Jeremiah is saying in essence, in the first case, that Anath the Bride can find a Balm only in her husband Yahweh, rather than in Gilead. But Sekhmet the Lion-mother of Egypt, having wholly rejected Yahweh, can find no Balm in Gilead or anywhere.
So too the Harlot Babylon (an insulting Yahwist title for Zarpanit, the Akkadian Goddess) "is suddenly fallen & broken. Wail for her! Take balm for her pain, perhaps she may be healed. We would have healed Babylon, but she is not healed" [51:8-9]. The image of Zarpanit "broken" alludes subtly to Her cult as being mere idol worship, for idols may be broken. But as Anath was a bride of God, & was healed by God rather than by the Balm of Gilead, so too might Zarpanit have been healed, had She not rejected her suitor.
According to mystical tradition, whenever Israel goes into exile, with Jews scattered by the diaspora, the Mother or Divine Shekhinah cannot bare to be without Her children, & goes into exile with us. During this time God & His Bride are separated, & the world suffers in consequence. Only when He & She are reuinited face to face in cunubial bliss is a balance between Earth & Heaven restored, & the world is healed.

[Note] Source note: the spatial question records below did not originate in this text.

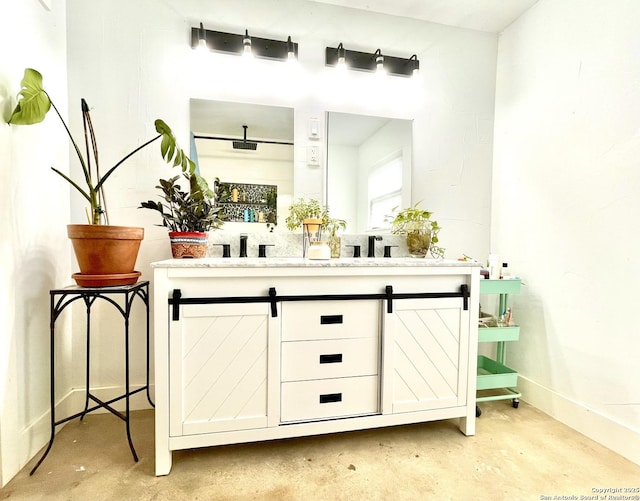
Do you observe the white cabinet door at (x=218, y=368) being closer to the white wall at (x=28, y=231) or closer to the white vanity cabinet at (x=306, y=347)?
the white vanity cabinet at (x=306, y=347)

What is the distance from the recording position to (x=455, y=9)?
1974 mm

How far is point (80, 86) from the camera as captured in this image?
1.68 m

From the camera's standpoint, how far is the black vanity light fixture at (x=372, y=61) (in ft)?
6.33

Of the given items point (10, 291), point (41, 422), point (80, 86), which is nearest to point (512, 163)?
point (80, 86)

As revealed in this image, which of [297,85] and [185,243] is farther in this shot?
[297,85]

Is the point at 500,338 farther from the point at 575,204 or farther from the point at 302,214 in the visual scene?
the point at 302,214

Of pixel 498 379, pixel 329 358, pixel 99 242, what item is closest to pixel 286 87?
pixel 99 242

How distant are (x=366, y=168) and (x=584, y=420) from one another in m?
1.85

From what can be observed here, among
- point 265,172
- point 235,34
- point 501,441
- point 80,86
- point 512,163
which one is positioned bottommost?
point 501,441

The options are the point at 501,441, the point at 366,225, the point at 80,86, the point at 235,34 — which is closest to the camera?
the point at 501,441

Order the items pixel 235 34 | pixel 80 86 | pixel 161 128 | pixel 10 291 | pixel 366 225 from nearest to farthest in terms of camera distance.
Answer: pixel 10 291, pixel 161 128, pixel 80 86, pixel 235 34, pixel 366 225

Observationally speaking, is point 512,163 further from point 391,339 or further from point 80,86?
point 80,86

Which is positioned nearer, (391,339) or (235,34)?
(391,339)

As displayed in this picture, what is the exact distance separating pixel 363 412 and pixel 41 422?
152 centimetres
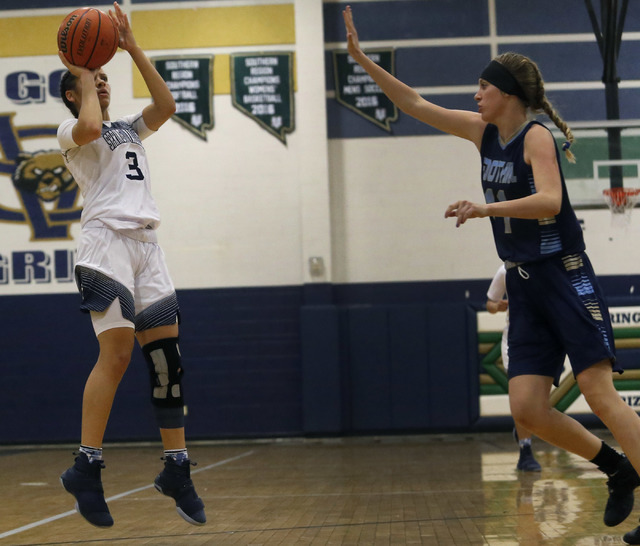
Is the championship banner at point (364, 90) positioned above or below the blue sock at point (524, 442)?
above

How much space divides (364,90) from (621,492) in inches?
267

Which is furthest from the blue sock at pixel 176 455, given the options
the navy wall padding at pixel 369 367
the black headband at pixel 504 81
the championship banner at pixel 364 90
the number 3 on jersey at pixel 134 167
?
the championship banner at pixel 364 90

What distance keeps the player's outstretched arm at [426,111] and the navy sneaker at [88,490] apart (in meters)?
1.81

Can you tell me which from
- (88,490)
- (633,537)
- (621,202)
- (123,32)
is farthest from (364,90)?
(633,537)

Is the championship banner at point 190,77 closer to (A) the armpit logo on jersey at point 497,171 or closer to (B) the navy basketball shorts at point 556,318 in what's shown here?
(A) the armpit logo on jersey at point 497,171

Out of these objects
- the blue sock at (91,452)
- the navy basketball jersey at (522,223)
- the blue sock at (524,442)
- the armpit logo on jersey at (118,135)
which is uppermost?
the armpit logo on jersey at (118,135)

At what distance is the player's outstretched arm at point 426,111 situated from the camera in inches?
130

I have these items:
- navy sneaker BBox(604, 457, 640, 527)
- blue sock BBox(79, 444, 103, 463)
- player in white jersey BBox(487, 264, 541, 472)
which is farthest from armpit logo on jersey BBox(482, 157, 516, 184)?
player in white jersey BBox(487, 264, 541, 472)

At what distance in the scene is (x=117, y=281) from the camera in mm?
3240

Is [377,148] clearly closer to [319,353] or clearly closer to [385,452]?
[319,353]

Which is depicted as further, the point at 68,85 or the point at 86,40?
the point at 68,85

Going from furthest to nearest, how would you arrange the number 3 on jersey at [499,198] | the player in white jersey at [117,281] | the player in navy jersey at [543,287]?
the player in white jersey at [117,281], the number 3 on jersey at [499,198], the player in navy jersey at [543,287]

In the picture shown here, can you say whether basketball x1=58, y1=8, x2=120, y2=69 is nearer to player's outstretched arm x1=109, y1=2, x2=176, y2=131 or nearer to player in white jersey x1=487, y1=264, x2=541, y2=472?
player's outstretched arm x1=109, y1=2, x2=176, y2=131

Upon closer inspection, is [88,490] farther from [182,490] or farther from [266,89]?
[266,89]
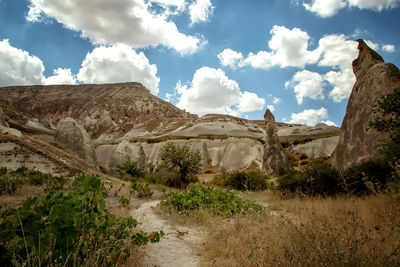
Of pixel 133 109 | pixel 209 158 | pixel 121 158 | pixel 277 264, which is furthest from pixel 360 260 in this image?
pixel 133 109

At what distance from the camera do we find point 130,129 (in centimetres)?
6228

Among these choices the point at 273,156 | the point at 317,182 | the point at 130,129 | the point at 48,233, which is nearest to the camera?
the point at 48,233

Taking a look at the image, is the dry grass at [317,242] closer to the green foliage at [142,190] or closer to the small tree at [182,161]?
the green foliage at [142,190]

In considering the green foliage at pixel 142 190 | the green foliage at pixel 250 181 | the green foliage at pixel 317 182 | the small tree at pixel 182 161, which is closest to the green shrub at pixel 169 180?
the small tree at pixel 182 161

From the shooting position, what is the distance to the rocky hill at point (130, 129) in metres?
23.1

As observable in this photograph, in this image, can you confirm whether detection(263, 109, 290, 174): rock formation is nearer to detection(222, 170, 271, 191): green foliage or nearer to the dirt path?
detection(222, 170, 271, 191): green foliage

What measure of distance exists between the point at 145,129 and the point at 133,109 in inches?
907

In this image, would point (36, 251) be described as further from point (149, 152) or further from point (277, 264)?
point (149, 152)

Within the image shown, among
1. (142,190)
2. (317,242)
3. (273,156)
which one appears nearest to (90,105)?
(273,156)

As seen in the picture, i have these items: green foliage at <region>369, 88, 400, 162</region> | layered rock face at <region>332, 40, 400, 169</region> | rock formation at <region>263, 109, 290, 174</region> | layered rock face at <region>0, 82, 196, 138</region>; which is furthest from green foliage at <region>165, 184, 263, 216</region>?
layered rock face at <region>0, 82, 196, 138</region>

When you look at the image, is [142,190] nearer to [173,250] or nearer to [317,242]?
[173,250]

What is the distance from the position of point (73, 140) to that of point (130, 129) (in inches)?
1693

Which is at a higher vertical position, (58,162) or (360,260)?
(360,260)

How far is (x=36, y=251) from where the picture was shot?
1.59 m
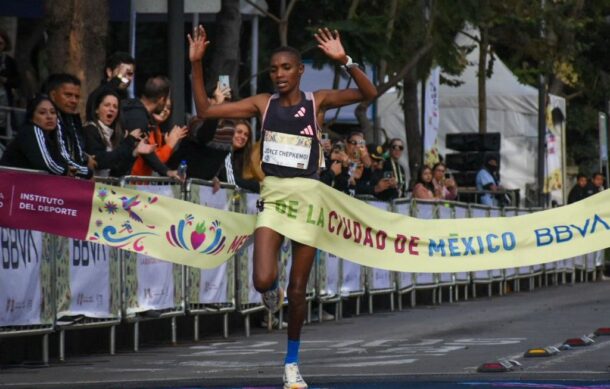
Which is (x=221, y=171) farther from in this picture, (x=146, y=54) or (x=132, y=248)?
(x=146, y=54)

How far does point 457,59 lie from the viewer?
93.9ft

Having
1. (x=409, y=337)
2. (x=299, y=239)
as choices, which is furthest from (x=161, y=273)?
(x=299, y=239)

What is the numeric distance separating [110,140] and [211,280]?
7.38ft

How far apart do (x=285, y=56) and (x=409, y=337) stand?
231 inches

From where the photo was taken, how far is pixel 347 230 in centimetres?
1229

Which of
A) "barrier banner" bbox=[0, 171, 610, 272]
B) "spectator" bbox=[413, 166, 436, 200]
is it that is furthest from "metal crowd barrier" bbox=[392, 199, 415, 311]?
"barrier banner" bbox=[0, 171, 610, 272]

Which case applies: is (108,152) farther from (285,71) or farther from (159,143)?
(285,71)

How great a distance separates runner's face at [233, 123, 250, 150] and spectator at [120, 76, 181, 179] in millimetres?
753

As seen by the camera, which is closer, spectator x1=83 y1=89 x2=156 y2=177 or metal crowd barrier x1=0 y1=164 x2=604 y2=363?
metal crowd barrier x1=0 y1=164 x2=604 y2=363

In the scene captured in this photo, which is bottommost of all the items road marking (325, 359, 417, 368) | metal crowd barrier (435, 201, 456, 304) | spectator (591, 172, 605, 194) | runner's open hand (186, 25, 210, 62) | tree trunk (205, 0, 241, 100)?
road marking (325, 359, 417, 368)

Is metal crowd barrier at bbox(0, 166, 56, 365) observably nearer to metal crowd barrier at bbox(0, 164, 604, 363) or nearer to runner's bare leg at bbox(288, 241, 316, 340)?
metal crowd barrier at bbox(0, 164, 604, 363)

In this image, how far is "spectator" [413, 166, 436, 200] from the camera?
25.0 meters

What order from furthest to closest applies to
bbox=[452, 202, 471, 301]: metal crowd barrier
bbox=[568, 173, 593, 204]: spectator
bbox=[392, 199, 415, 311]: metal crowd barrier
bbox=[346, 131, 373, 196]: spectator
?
bbox=[568, 173, 593, 204]: spectator
bbox=[452, 202, 471, 301]: metal crowd barrier
bbox=[392, 199, 415, 311]: metal crowd barrier
bbox=[346, 131, 373, 196]: spectator

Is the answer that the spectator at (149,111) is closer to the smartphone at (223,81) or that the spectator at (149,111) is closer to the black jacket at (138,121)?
the black jacket at (138,121)
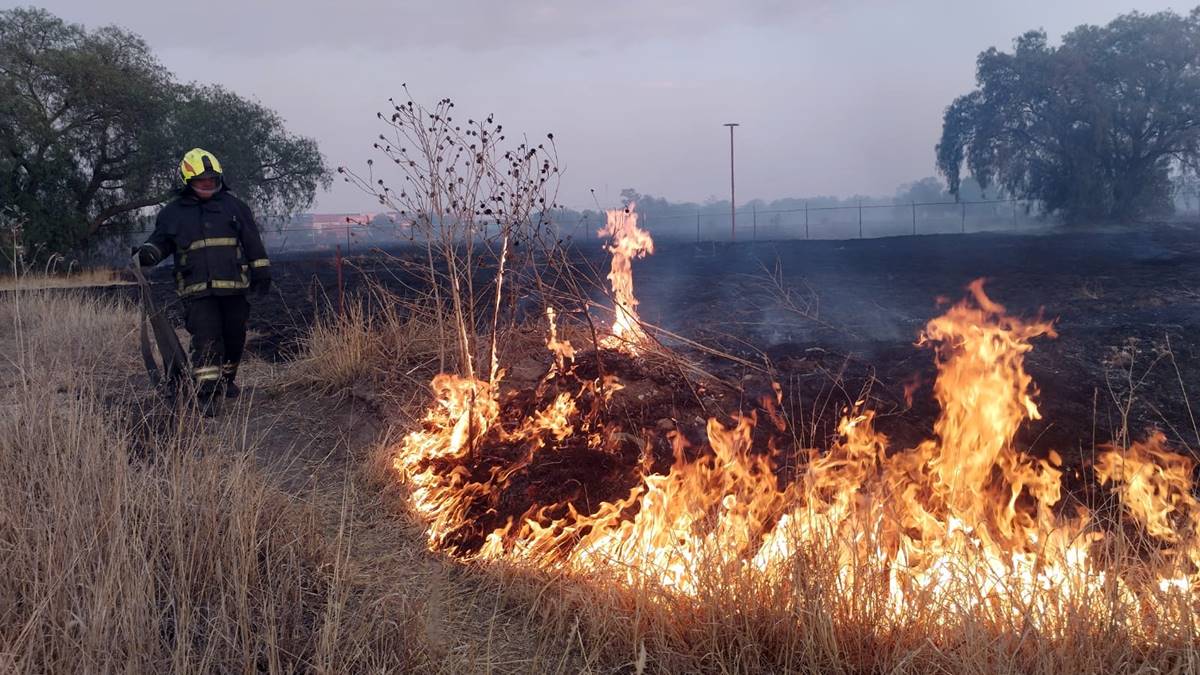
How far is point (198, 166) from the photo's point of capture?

The ancient significance of the Balm of Gilead as an emblem of that exile is lent further evidence when Ishmaelite traders of Gilead are said to have dealt in this healing balm, trading it as far away as Egypt [Gn 37:25]. The association of the balm as desired in Egypt as well as throughout Israel is a unifying factor in Jeremiah's metaphoric thinking. When the Daughter of My People was exiled in Babylon, she longed for the Balm of Gilead, & this longing was that of a people in exile for the things & places of their lost homeland. So too it was the Ishmaelite balm traders who took Joseph into exile in Egypt, so this association of the Balm of Gilead with exiles & lamentations begins early.